Ah cette voix… « Jah Nuh Dead », qui ouvre les hostilités, est un a capella très démonstratif qui ne peut laisser personne de marbre. Mais un arrêt sur image s’impose.
Sur Sinéad O’Connor surtout : c’est The Edge qui la découvre le premier, lui proposant de bosser avec lui sur la bande sonore du film The Captive. Après, de son premier single « Mandinka » (vu et revu à l’époque de « Nothing compares 2 U », où MTV était bien obligée de racler les fonds de tiroir pour leurs 3 from 1…) à la prétresse qui sort cet album de reggae, il s’en est passé des choses. Ce beau visage (surtout ses yeux) au crâne rasé, si bien capté dans le clip de « Nothing compares 2 u » écrit par Prince, contrastera avec son look atypique et si peu féminin, qui connaîtra d’ailleurs quelques émules. Son attitude rejoint pourtant très vite son look : elle conspue U2, vante l’IRA, devient l’ennemi public numéro 1 d’un certain Frankie Sinatra, déchire la photo du pape en direct à la télé américaine… Elle se fait pas mal oublier ensuite, s’éloignant de la scène rock pour s’intéresser au jazz, au music hall, et surtout à la musique celtique (il fallait s’acrocher pour écouter les chansons en gaélique de Sean-Nos Nua sorti en 2002), rentrant par ailleurs dans un mutisme médiatique rancunier. Par ailleurs, elle collaborera au dernier Massive Attack et aussi avec Asian Dub Foundation, avec qui elle partage les opinions anti-guerre et anti-Bush. « Baptisée » Mère Bernadette Marie O’Connor en 99, elle est aussi prêtre(sse), et dit à qui veut l’entendre depuis la St Glin glin que sa religion est le rastafarisme.

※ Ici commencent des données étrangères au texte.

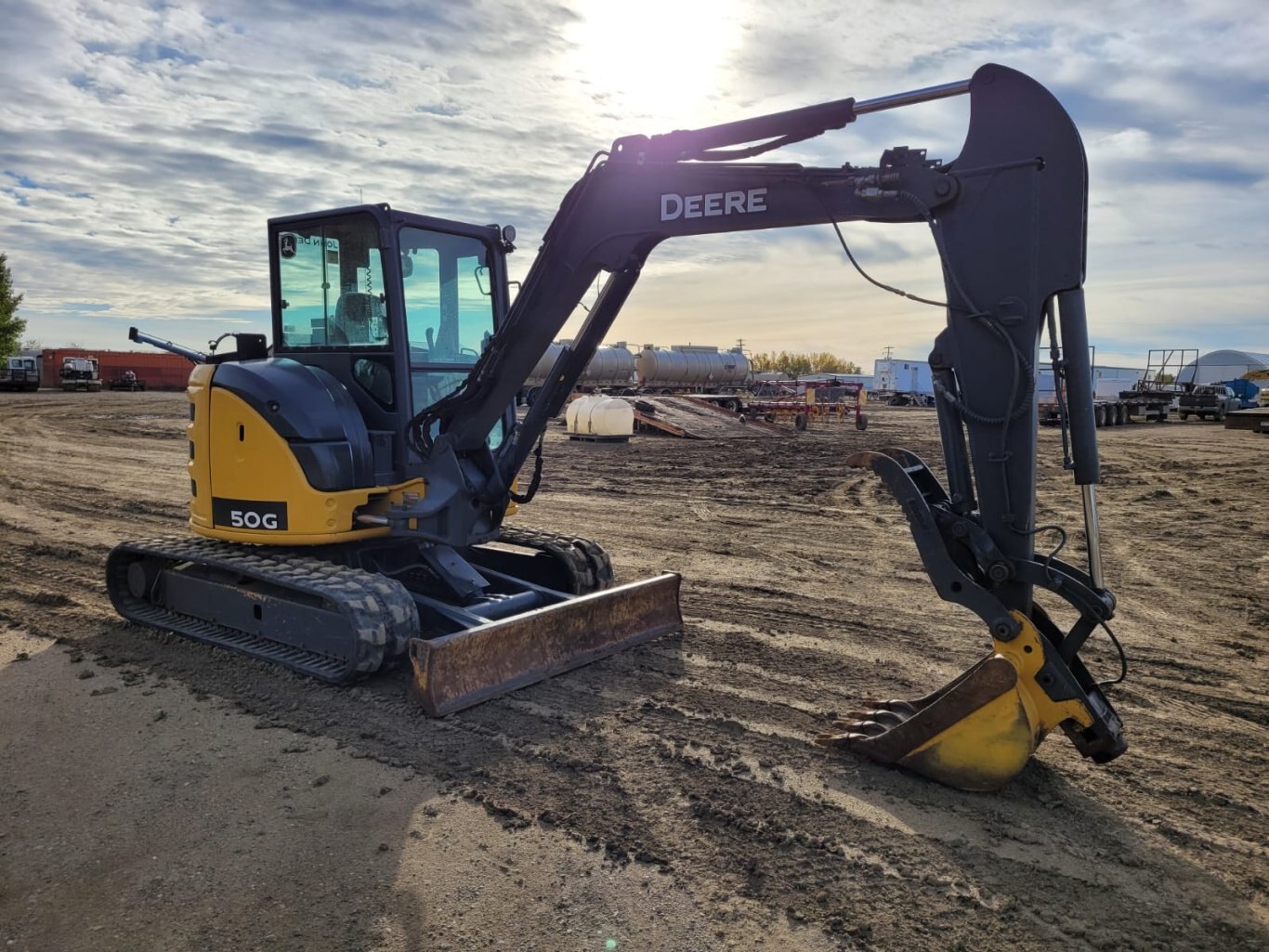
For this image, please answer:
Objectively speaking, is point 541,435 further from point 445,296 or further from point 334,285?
point 334,285

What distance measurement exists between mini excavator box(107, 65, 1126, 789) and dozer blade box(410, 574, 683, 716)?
2cm

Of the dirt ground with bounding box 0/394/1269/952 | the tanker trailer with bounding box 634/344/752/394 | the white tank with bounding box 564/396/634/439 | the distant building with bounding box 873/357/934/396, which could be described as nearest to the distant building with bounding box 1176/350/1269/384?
the distant building with bounding box 873/357/934/396

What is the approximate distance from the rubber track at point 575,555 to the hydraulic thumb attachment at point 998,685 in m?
3.02

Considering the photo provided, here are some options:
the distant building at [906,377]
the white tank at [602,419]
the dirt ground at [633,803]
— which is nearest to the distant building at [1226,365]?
the distant building at [906,377]

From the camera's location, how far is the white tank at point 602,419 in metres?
24.0

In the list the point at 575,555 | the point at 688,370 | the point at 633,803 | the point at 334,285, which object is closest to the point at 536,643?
the point at 575,555

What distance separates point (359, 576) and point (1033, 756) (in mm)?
4117

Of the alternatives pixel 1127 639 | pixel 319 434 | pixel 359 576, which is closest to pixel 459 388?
pixel 319 434

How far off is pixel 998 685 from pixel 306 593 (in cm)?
430

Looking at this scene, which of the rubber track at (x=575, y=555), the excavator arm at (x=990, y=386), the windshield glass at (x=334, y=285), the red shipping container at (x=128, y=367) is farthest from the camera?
the red shipping container at (x=128, y=367)

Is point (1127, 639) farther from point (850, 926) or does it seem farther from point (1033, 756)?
point (850, 926)

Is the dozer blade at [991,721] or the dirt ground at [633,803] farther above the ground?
the dozer blade at [991,721]

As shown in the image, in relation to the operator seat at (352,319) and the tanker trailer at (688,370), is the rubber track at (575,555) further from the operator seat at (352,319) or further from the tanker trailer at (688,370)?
the tanker trailer at (688,370)

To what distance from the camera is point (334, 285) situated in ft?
21.9
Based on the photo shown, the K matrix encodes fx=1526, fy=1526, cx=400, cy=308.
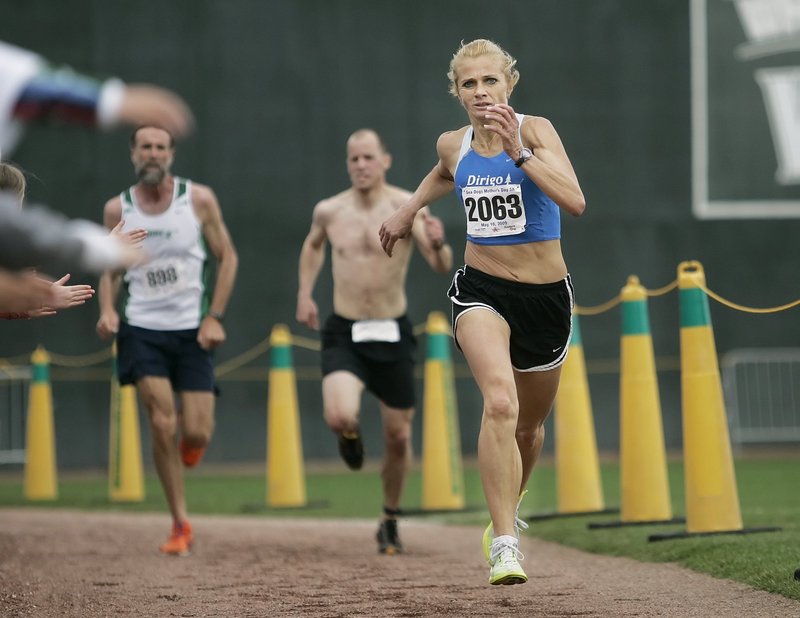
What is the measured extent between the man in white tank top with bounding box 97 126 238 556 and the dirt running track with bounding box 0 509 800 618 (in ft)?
2.72

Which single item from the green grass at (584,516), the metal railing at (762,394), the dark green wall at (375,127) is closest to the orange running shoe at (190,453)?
the green grass at (584,516)

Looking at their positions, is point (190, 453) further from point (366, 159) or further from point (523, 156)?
point (523, 156)

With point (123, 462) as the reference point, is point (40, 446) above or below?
above

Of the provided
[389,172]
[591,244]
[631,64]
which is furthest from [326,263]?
[631,64]

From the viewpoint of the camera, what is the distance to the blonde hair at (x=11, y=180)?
6.06m

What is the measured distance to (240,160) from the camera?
768 inches

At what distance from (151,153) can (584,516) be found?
397 cm

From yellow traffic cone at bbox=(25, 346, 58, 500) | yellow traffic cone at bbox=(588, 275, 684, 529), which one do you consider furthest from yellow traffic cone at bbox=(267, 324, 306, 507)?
yellow traffic cone at bbox=(588, 275, 684, 529)

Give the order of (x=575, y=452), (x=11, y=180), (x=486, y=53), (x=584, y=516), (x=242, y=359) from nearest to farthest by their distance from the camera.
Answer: (x=11, y=180) → (x=486, y=53) → (x=584, y=516) → (x=575, y=452) → (x=242, y=359)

Musicalement, même si on sait que l’irlandaise, dans ses collaborations avec Jah Wobble (bassiste de P.I.L.) par exemple, avait déjà tâté du reggae, et qu’elle en parlait depuis au moins quinze ans, la voilà qui débarque – enfin – avec un double CD made in Jamaica. Enfin, sachant l’importance qu’accordent Sinéad et le reggae à la religion, les deux univers ne pouvaient pourtant que s’accorder. En atteste d’ailleurs la pochette, arborant la photo de la petite Sinéad lors de sa première communion. Le disque est une parenthèse cependant, car elle en prépare un de prières pour 2007. Enfin, parenthèse, c’est vite dit puisque les paroles des morceaux reggae qu’elle a choisis sont très axés également – mais ne le sont-ils pas tous? Il s’agit bel et bien de Rastafarisme, en effet. Plutôt que de le dire, autant le chanter.
Pour se faire, force est de constater qu’elle a su s’entourer et qu’elle a mis toutes les chances de son côté, clapant le bec aux mauvaises langues qui y auraient vu un petit caprice – pas le premier – de la belle. Sly Dunbar & Robbie Shakespeare! Excusez du peu : c’est LA section rythmique incontournable du reggae. Le batteur et le bassiste ont collaboré avec tous les grands, de Peter Tosh à Burning Spear, de Lee Scratch Perry à Black Uhuru, en passant par Gainsbarre, Grace Jones, les Rolling Stones ou Bob Dylan. Depuis les années 90, disons qu’ils ont la réputation de surtout s’intéresser à leur compte en banque, et de ne pas être vraiment dignes de confiance pour les petites bourses (ils en ont laissé plus d’un dans la dèche en plein enregistrement studio au gré des propositions plus sonnantes et trébuchantes…). A l’époque où votre serviteur ne jurait que par le reggae et le dub, il s’est énormément intéressé, entre autres, à ce duo légendaire. Conclusion alors : les disques sortis dans les années 90 sous leur appellation propre étaient franchement nuls (à part Strip to the Bone avec Howie B), à classer à côté de la « Lambada » (notamment La Trenggae)… Enfin, le fric n’a pas d’odeur dit-on. Leurs collaborations par contre, pas grand chose à redire. Mais cela pour dire que le sentiment mitigé qui pourrait prédominer à l’évocation de ces deux noms est très vite dissipé ici par la qualité de la production.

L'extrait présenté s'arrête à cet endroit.